Short answer is I don't. Longer answer is, there are pleiotropic effects on independent aging biomarkers, therefore it may be that multiple fairly independent mechanisms are at work. But this doesn't tell us much about "how" these biomarkers get affected.

[ferbeyre]

The interest in the IGF-1 pathway came originally from work in worms. Scientists discovered that worms with mutations in the gene coding for something that looks like the insulin/IGF-1 receptor lived longer. If we believe that we and worms get old for the same reasons then this work is giving us a terrific hint at aging. Interestingly, flies seem to live longer when this pathway is disabled. Both in flies and worms the insulin/IGF-1 pathway blocks the action of transcription factors of the forkhead family. These transcription factors induce genes that mediate defenses against ROS, malfolded proteins and perhaps other kinds of damage. This in in short the current answer.
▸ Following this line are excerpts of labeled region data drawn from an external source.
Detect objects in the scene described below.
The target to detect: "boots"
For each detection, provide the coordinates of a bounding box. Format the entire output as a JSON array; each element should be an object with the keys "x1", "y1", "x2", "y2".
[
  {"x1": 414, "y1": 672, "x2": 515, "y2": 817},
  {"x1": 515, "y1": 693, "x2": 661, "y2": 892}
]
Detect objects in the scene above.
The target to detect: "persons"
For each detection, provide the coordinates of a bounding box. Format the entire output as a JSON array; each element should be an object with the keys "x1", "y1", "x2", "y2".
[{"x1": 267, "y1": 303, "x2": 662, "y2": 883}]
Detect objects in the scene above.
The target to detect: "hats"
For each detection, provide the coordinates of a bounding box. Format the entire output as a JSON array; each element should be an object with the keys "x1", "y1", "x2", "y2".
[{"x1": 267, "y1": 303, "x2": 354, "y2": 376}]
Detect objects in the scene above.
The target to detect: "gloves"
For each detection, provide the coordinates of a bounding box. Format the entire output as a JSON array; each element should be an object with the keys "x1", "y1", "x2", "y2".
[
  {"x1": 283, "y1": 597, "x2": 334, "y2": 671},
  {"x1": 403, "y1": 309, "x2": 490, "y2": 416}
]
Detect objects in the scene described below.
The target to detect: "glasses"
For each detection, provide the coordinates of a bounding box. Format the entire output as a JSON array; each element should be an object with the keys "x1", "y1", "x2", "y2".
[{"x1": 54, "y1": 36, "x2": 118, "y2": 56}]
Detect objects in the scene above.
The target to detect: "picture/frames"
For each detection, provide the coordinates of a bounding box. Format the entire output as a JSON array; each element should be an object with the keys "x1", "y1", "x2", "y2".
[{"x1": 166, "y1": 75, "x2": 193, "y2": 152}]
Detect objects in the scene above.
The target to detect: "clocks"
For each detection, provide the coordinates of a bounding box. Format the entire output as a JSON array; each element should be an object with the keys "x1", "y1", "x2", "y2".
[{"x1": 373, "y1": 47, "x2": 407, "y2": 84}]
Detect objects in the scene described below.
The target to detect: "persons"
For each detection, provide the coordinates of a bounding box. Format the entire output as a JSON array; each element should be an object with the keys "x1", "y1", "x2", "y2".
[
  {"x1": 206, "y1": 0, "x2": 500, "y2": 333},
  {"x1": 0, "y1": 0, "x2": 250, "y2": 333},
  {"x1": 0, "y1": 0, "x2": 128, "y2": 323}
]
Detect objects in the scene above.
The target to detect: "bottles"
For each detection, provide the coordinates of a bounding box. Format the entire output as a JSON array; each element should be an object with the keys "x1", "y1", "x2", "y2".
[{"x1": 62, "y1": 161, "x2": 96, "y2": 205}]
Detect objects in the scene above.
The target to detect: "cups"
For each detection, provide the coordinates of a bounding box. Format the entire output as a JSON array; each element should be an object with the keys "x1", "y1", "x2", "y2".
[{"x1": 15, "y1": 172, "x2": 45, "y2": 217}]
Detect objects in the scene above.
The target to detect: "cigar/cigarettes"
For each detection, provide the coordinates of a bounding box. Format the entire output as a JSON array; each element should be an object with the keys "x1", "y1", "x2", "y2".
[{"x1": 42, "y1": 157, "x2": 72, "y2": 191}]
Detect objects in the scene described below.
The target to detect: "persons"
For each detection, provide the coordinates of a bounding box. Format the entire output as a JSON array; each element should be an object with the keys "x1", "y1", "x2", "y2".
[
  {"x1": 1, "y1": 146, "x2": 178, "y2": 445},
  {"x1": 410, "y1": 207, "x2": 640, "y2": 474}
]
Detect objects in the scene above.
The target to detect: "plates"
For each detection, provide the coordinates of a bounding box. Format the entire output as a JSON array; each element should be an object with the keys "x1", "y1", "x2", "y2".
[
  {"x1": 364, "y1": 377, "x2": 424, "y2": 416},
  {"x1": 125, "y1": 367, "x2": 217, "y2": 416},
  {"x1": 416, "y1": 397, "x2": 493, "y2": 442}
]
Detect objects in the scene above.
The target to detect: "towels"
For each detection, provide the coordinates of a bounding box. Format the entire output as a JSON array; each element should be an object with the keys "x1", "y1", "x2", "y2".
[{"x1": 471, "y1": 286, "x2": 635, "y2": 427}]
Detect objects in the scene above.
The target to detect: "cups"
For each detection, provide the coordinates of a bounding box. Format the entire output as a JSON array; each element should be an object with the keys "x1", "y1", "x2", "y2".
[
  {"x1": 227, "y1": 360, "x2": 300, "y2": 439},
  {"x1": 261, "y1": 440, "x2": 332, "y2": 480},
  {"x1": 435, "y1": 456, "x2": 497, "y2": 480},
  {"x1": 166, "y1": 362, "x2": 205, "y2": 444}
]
This seems to work in mice. LeBouc and colleagues inactivated one copy of the IGF-1R in mice. The females lived 33% longer and the males 16% longer. These numbers are not as impressive as those reported in worms with similar mutations but we all know that mice are more complicated. This complexity, among other things, makes the insulin/IGF1 pathway more important in mammals and therefore its inactivation may have unwanted effects. In fact complete ablation of the IGF1R in mice is lethal so the longevity study by LeBouc et al was done in a mouse strain with one mutated copy and one normal copy. I’ll finish with a question myself:
Why worms, flies and perhaps mice use IGF-1 signaling to turn down genes that help to resist to stress?